I-185 also puts all Montanans, not just tobacco users, on the hook permanently by removing the sunset currently part of the law. A sunset forces the legislature to reevaluate a program, determining its cost-effectiveness, among other things. By removing the sunset, this program will automatically be funded every year, no matter how costly it may end up being. Medicaid expansion already costs nearly twice what was originally estimated. Do we really want a program that is extremely complicated and costly to just be automatically funded year after year, with little to no reevaluation? I hear a lot of talk about how people are frustrated that the federal government practices this fiscal irresponsibility, why would we want our state to follow suit?

Another major issue with the logic behind I-185 is the idea that people in Montana will continue to purchase tobacco locally at extremely inflated prices, instead of buying in bulk outside of the state. Many people know this as the black market effect. This initiative assumes that tobacco sales in Montana will remain at a relatively stable rate, which I disagree with whole-heartedly.

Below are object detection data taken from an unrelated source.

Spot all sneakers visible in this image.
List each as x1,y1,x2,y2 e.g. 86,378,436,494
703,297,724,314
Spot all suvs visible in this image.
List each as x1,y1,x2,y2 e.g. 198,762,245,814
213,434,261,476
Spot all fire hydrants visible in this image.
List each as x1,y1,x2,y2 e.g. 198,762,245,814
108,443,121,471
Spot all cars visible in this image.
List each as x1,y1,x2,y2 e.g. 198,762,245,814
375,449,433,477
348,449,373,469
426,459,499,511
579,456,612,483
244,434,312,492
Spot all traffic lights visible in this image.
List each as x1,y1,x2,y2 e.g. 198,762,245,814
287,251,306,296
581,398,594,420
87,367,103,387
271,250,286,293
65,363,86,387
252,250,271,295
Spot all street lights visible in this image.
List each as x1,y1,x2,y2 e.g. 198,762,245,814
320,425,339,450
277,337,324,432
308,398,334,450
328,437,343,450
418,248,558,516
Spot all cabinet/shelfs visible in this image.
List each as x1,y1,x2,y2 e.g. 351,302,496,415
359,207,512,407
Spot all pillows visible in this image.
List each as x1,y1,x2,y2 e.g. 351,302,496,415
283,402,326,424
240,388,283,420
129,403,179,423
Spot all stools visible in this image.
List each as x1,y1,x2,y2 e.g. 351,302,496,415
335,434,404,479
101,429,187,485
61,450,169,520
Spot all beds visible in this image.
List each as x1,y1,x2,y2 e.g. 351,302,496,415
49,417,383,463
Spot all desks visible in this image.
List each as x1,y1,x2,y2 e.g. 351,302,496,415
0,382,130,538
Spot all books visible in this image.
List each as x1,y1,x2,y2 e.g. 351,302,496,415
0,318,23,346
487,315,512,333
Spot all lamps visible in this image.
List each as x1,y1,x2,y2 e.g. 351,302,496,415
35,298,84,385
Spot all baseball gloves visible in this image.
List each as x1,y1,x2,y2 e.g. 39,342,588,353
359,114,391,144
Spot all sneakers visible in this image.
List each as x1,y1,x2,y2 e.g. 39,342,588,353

I believe tobacco users in Montana will, more and more, go out of state to purchase tobacco for themselves and others, effectively creating a black market for tobacco in Montana. At the moment, tobacco taxes in Montana are relatively equal to the states surrounding us. If, however, I-185 passes, the tobacco tax in Montana will increase to between 6 and 8 times the tax of surrounding states ( If prices for a commodity are relatively uniform, people continue to purchase locally because it does not make fiscal sense to travel and buy somewhere cheaper. When prices are extremely disproportionate, on the other hand, it will cause people to stop buying locally and purchase out of state where the product is much less expensive. This will not only cause a drastic decrease in the estimated revenue, it will also hurt businesses in Montana as they will suffer from decreased income derived from the sale of tobacco products. This two-fold reduction in revenue will further exacerbate the over-estimation of revenue from I-185 from the Governor’s office.

Aside from the major issues listed above, there are still many more that give me great cause for concern. Increased strain on hospitals, clinics, and emergency room personnel, as well as great misdirection on the part of the backers of I-185 are just a few issues that I believe will come back to bite us.

Please, do not use the excuse “I don’t use tobacco, I’m not paying for it.” Do not be complacent. This initiative will end up costing all of us a great deal of money. Get out, vote, and don’t forget, vote NO on I-185.